Tuesday, November 20, 2007

Emergence of a large Asian value segment

Despite Asia's stride into the value economy, a considerable percentage of Asia's population still lives in poverty with little education and with inferior infrastructure and support systems. This is what has been popularly referred to as the bottom of the pyramid in Professor C.K. Prahalad's seminal research on the topic.

This segment still lacks the purchasing power to go for global premium brands and affordability becomes the most important decision criteria. For example, Hindustan Lever, Unilever's Indian subsidiary, introduced shampoo sachets at very low prices that addressed the needs of this segment and it proved quite successful. Similar case stories from South America have been documented by INSEAD business school.

In a nut shell, this huge value segment presents a great untapped potential for global brands as they seek to expand further. Global brands need to adopt their offerings and plan appropriate brand extensions to suit this huge market segment effectively.

The brand challenge of diversification - An Asian perspective

A McKinsey study shows that 90% of Asia's value creators derive more than 80% of their revenues by focusing their businesses in one industry sector. Moreover, these companies focus on intangibles like fostering human capital, exploiting network effects and creating synergies based on brands and reputation rather than investing in physical assets. Additionally, interests in diversified areas poses a great challenge as creating and managing a consistent brand personality becomes much more difficult.

The Reliance group of India is a typical example for such a diversified conglomerate with businesses in petrochemicals, financial advisory, telecommunications, and oil explorations. Though the Reliance brand is doing very well in the Indian market till now, it needs to focus on a more directed corporate branding approach. Many conglomerates from Japan and Korea face similar challenges as they aspire to build and sustain their brands and brand equity across the world.

To brand different businesses across a wide array of sectors will prove to be a resource drainer in the longer run. Especially, small and medium level firms that aspire to build strong brands but have a resource constraint will find it very difficult to carry out successful branding if businesses are highly diversified. Instead, the CEO and executive team should focus on the core of their business, and make sure the brand takes center-stage in the boardroom and becomes the most prominent driver of business strategy.

The power of pricing

The right pricing can be an effective way to increase profits. A strong brand allows for better premiums as illustrated in this example: For the average income statement of a Standards & Poor 1500 company, a price increase of 1 percent, if volume remained stable, would generate an 8 percent increase in operating profits. An impact almost 50 percent greater than that of a 1 percent decrease in variable costs like materials and direct labour, and more than three times greater than the impact of a 1 percent increase in volume.
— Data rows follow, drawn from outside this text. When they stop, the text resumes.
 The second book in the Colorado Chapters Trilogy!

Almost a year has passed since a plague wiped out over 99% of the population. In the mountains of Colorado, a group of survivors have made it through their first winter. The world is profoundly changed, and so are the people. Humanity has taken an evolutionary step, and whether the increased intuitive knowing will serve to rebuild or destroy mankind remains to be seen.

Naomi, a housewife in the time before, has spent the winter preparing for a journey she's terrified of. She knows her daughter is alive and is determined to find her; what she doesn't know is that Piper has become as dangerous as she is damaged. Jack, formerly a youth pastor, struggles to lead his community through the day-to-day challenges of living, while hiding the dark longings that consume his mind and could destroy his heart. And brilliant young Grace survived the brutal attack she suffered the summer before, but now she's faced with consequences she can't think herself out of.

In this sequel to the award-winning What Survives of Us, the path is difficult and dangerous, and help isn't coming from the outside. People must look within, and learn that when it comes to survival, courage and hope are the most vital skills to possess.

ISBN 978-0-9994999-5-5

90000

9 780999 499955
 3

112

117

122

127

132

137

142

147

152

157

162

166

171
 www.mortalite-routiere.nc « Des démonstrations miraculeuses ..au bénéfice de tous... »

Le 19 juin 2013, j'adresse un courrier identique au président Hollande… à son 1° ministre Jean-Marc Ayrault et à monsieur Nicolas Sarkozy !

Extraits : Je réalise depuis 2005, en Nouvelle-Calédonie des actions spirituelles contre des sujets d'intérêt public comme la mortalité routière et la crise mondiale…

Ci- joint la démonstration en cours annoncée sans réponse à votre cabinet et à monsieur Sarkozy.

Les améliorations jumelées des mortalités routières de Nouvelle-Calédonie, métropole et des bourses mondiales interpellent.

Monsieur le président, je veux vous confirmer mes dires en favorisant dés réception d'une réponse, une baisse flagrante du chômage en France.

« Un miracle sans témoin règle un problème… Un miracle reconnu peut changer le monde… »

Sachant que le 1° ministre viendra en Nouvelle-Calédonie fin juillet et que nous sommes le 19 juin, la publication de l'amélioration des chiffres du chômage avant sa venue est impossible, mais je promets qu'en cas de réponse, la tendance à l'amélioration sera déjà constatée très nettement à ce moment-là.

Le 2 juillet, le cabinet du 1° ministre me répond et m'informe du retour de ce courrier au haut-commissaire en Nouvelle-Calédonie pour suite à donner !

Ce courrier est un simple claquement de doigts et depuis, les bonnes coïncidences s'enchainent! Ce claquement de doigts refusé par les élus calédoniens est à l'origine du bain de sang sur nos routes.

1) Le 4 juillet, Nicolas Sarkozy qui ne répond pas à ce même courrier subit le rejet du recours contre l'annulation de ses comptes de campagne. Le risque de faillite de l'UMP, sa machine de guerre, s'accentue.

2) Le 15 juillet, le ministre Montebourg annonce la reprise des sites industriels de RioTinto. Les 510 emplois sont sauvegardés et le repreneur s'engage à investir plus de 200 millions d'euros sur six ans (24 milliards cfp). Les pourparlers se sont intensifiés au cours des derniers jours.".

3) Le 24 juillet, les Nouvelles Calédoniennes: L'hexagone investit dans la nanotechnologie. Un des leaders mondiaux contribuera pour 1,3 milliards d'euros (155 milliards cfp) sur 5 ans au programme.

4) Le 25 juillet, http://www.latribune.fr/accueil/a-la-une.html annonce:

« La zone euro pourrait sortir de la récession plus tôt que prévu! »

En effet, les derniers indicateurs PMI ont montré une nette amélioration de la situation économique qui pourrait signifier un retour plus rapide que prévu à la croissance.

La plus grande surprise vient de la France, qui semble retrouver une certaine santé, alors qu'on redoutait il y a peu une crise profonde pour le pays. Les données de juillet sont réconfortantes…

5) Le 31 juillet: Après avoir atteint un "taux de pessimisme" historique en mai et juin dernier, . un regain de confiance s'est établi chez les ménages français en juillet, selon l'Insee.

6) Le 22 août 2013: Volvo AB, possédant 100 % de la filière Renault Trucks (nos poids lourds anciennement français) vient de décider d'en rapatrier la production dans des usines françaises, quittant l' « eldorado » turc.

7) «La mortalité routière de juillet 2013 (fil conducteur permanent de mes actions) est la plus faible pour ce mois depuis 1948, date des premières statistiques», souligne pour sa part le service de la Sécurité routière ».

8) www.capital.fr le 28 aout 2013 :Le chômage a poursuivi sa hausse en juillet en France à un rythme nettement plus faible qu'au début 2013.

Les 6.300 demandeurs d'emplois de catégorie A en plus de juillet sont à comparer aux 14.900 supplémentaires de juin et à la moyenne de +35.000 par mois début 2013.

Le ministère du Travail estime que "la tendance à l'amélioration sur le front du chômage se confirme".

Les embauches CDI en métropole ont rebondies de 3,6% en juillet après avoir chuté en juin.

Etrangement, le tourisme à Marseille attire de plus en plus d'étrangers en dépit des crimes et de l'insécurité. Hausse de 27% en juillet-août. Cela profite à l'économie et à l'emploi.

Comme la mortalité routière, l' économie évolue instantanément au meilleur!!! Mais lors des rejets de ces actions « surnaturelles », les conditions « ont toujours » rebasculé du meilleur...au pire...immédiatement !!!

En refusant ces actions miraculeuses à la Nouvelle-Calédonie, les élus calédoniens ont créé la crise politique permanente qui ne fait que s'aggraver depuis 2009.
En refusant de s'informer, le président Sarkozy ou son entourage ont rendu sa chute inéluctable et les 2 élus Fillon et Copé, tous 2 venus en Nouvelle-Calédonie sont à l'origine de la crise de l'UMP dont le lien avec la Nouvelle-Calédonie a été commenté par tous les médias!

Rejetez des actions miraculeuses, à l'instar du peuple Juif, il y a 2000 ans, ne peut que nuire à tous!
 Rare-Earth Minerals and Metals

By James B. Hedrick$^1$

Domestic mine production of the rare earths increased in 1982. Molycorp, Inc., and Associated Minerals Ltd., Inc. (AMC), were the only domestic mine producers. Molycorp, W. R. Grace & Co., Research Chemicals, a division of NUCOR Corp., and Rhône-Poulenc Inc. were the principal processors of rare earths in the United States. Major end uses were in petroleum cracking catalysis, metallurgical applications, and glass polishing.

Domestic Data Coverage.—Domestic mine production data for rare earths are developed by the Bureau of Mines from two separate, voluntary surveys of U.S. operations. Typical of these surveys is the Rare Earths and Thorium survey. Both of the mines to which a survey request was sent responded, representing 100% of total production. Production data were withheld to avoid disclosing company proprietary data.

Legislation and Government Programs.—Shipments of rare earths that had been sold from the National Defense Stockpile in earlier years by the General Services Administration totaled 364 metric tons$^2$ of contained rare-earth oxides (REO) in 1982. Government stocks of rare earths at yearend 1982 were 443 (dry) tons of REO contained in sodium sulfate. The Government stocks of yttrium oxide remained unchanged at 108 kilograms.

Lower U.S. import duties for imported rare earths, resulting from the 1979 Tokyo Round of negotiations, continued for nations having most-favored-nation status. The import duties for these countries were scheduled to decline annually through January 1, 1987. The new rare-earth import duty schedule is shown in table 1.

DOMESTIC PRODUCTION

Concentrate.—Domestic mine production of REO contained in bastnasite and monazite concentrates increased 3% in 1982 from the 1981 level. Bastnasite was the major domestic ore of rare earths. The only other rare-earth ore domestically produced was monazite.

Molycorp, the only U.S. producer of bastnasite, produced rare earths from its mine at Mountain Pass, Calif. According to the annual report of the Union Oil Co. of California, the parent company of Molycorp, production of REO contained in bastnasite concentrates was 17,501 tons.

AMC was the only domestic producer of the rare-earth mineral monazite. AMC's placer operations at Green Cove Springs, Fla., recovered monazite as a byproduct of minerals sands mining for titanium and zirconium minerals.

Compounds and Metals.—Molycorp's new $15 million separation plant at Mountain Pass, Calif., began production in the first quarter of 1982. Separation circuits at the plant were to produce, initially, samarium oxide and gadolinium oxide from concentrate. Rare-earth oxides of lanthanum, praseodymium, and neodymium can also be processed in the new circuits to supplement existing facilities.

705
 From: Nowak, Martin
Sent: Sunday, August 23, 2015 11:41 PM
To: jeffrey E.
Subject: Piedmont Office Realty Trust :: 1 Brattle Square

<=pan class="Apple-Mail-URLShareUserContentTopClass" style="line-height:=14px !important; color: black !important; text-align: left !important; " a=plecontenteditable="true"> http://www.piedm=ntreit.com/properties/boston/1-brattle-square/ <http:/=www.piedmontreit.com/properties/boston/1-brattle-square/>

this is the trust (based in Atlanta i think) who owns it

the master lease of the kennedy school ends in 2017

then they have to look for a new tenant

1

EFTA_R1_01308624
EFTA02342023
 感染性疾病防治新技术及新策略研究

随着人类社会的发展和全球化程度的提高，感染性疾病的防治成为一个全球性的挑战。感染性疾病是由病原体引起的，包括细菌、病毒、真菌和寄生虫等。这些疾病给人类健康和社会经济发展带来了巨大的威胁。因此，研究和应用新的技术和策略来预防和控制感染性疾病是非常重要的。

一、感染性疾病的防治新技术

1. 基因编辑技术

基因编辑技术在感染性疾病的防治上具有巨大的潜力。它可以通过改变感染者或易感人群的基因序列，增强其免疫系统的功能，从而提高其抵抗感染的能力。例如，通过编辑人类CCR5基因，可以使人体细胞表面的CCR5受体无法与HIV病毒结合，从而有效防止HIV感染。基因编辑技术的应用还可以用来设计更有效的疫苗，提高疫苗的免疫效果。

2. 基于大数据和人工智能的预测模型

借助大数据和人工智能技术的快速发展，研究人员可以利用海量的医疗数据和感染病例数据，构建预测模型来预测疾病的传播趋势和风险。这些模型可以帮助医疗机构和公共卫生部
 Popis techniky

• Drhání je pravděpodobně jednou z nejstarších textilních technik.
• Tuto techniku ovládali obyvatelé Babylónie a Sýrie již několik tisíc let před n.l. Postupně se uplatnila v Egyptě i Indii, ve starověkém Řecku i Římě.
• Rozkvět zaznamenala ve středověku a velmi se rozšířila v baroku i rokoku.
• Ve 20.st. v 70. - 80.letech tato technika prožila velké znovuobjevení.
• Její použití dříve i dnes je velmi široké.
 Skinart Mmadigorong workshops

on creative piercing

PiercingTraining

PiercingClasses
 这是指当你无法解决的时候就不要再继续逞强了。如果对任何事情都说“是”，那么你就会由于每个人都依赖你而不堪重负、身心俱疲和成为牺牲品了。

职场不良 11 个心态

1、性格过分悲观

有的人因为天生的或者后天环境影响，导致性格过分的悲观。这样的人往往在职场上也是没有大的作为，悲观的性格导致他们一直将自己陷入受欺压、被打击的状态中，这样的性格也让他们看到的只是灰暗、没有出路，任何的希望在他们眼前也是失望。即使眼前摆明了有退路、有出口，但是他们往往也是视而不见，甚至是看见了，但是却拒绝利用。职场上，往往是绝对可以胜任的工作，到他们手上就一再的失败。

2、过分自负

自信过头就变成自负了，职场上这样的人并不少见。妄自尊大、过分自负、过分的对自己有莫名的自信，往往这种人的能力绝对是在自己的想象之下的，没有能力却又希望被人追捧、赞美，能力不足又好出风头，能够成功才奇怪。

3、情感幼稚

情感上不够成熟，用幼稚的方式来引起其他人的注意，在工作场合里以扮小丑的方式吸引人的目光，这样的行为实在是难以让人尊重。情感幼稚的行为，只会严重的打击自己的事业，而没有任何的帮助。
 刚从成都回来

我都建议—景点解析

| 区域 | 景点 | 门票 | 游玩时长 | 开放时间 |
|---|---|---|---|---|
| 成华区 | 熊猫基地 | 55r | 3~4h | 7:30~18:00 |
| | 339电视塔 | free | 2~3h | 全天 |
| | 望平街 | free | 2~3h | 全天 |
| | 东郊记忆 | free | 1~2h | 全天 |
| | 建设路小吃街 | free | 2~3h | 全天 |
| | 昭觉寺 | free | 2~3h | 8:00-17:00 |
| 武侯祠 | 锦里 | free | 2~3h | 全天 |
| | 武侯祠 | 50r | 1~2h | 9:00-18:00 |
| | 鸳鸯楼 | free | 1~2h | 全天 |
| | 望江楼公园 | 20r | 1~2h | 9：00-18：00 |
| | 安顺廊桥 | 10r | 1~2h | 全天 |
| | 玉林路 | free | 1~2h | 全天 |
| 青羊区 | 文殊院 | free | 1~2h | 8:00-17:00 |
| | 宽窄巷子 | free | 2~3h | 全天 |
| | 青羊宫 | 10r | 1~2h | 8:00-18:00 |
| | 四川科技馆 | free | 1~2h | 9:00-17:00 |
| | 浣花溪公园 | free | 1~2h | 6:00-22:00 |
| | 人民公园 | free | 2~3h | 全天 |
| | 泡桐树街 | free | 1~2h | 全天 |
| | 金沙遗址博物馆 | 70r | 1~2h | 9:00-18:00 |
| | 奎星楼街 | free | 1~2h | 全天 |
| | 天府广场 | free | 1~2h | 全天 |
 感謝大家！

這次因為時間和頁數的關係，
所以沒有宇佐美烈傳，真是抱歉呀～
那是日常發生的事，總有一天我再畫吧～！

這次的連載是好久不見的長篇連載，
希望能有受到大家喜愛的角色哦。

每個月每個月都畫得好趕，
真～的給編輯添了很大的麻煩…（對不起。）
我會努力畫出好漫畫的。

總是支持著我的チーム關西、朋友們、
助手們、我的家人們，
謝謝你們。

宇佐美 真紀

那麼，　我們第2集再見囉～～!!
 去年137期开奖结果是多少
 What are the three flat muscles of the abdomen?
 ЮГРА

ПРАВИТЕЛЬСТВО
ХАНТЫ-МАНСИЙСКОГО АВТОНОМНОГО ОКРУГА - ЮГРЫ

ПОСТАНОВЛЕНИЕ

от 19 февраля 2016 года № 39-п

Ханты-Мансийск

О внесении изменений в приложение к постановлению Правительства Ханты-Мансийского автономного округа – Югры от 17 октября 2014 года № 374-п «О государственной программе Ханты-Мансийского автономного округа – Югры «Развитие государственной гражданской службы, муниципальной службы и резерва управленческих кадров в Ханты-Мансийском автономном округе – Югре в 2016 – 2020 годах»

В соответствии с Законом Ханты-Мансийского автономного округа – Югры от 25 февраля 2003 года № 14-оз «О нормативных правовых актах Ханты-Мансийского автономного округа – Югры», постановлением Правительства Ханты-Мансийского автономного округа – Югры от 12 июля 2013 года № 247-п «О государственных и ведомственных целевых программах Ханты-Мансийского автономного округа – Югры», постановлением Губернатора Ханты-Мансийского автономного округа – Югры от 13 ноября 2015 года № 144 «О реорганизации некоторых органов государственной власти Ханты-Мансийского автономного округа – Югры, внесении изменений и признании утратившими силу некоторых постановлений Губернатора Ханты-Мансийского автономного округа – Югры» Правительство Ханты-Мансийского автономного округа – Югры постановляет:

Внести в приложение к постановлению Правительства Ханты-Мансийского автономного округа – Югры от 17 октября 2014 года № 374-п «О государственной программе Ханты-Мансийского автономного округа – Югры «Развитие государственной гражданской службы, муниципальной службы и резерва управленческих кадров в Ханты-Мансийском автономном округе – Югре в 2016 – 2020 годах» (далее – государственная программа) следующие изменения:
Pricing and its many opportunities is one of the most ignored marketing parameters. Rarely does marketers raise prices. The function tends to worry about the effect on consumer and distribution responses despite the effects on the bottom-line which outweighs the potential responses. Price is also a guiding factor on quality perception, positioning and brand image, so potential price increases can in many instances help enhance brands and their equity.

Asian companies need to move up the value chain to increase shareholder value over the next 10 to 15 years through effective, CEO-led brand building. Pricing can play an important role in this process and support the chances for survival in the global market place.

Thursday, November 15, 2007

Brands and market capitalization

For many Western companies, a large part of their intangible assets are related to the value of their brands. An examination of the market capitalization of companies on Western stock exchanges demonstrates that a large proportion of the company value is derived from powerful brands and the profit streams they provide.

On the New York Stock Exchange and NASDAQ, intangible assets are known to account for between 50-75% of the market capitalization of the listed companies, where the majority is accounted for by their brands. The market-to-book ratios for Fortune 500 companies are approximately 3.5 which indicate that more than 70% of the market values of the Fortune 500 companies are comprised of intangible assets.

Similarly, the market-to-book ratio for UK's largest companies averages three. Compare that with companies on any Asian stock exchange where the intangible financial value derived from brands is insignificant or lacking.

The Chinese luxury shopper

A 2004 report from Goldman Sachs notes that the Chinese represents the third largest customer base for the luxury goods industry. The Chinese accounted for an estimated 12 percent of the global luxury goods sales in 2004 with 2 percent deriving from local spending in China and 10 percent from overseas Chinese travelers including Hong Kong.

By 2010, the Chinese luxury consumers could account for 23 percent of industry sales, and by 2015, with an estimated 29 percent of sales, they could become as important as their Japanese counterparts. The Japanese currently accounts for approximately 41 percent of global sales.

Many global luxury goods firms are attracted by the rapid expanding Chinese customer base and invest significantly in opening multiple stores and spend heavily on marketing in China. For example, Giorgio Armani plans to open 20-30 new stores in China by 2008.